Nie ulega wszelkiej wątpliwości, że od początku sezonu największą furorę w bawarskim klubie robi Mathys Tel, który niejednokrotnie ratował już kolegów w bieżącej kampanii.
Licząc wszystkie rozgrywki, francuski napastnik wystąpił w 10 meczach, w których to strzelił 6 bramek oraz zanotował 2 asysty. Mając na uwadze czas spędzony na boiskach, Mathys notuje udział przy golu FCB średnio co 42 minuty!
Bardzo dobre występy poskutkowały tym, że został on powołany po raz pierwszy do kadry narodowej Francji U-21, gdzie trener Thierry Henry jest pod ogromnym wrażeniem gry i osiągnięć Tela w bieżącym sezonie. 46-latek nie ma wątpliwości, że to, co robi 18-latek, jest po prostu wyjątkowe.
− To, co robi teraz mały Mathys Tel, jest wyjątkowe w tak krótkim czasie. Mając takich konkurentów w kadrze, nie jest łatwo odnaleźć się w Bayernie. Wystarczy prześledzić, co ten chłopak robił ostatnio – powiedział Henry.
− Zagrał od początku tylko w jednym meczu, a mimo wszystko miał udział przy 8 bramkach w sezonie – to oczywiście niesamowite osiągnięcie. Mathys często wchodzi na boisko nawet przed tak wielkim piłkarzem jak Mueller – dodał.

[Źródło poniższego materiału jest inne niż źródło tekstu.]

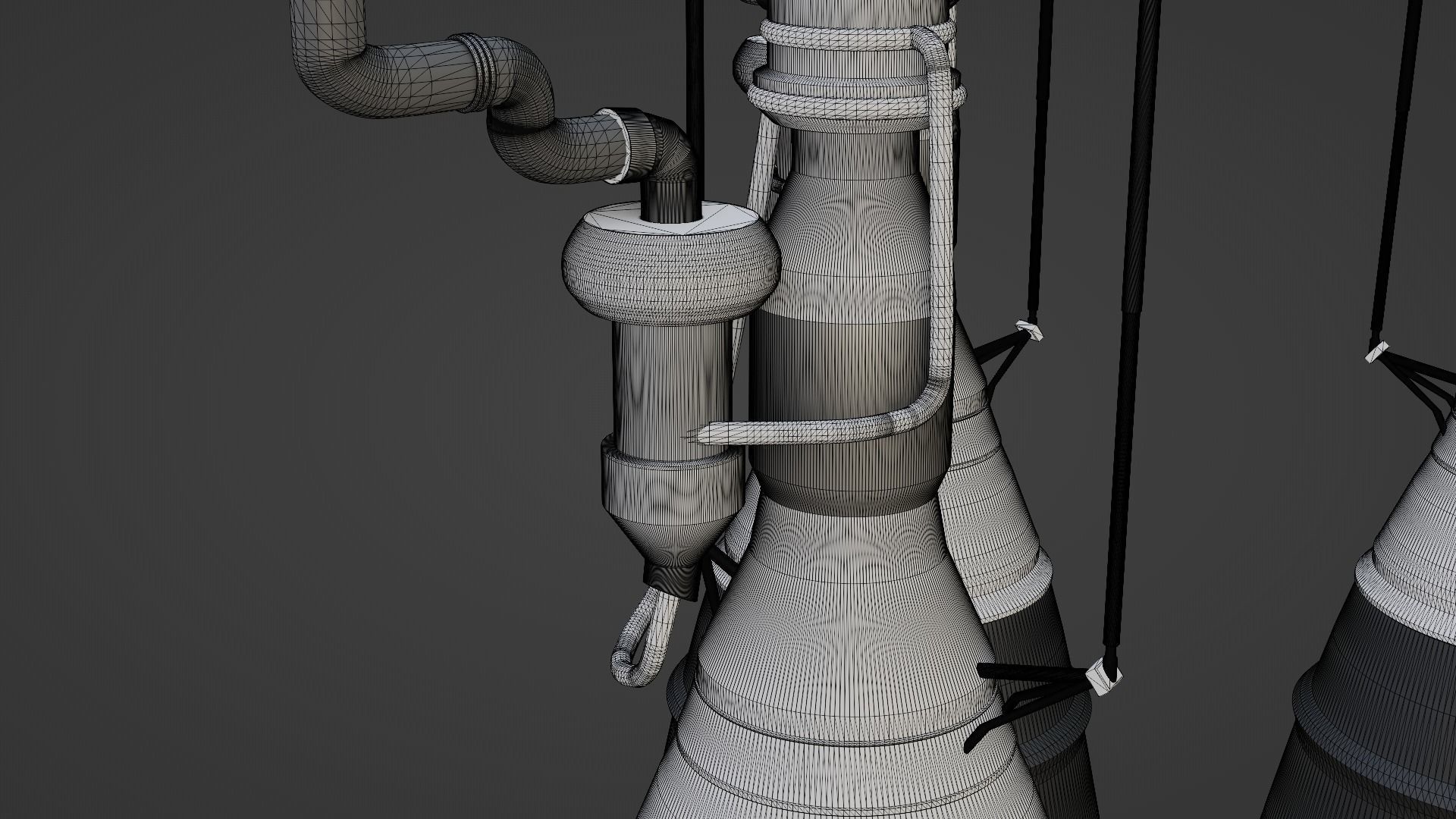 EUS - SLS second stage 3D model_40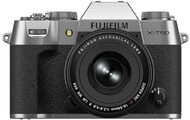 FUJIFILM X-T50 Silber / 16-50mm Kit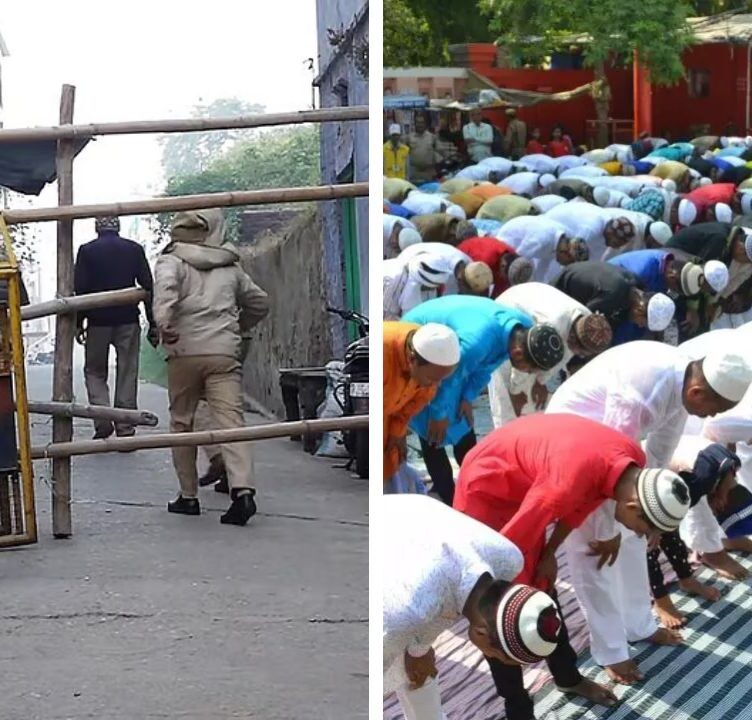 Uttar Pradesh Officer Warns Against Road Prayers and Iran Protests Ahead of Eid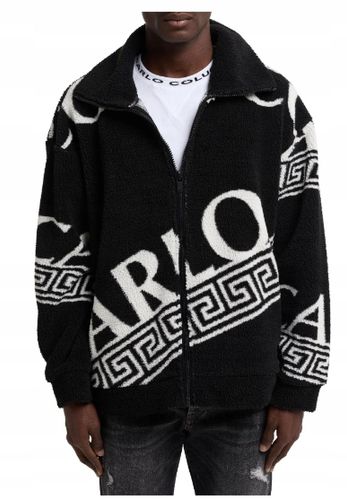 CARLO COLLUCCI Oversize Teddy jacket M na Arena.pl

− Mathysowi wystarczy kilka minut na boisku i już robi różnicę. To nie jest łatwe, zwłaszcza w takim klubie – podsumował Thierry Henry.
REKLAMA
Jeśli mowa o młodzieżowej reprezentacji Francji do lat dwudziestu jeden, to podopieczni Thierry’ego Henry’ego zagrają kolejno z Bośnią i Hercegowiną (13 października), zaś cztery dni później przyjdzie im zagrać z Cyprem.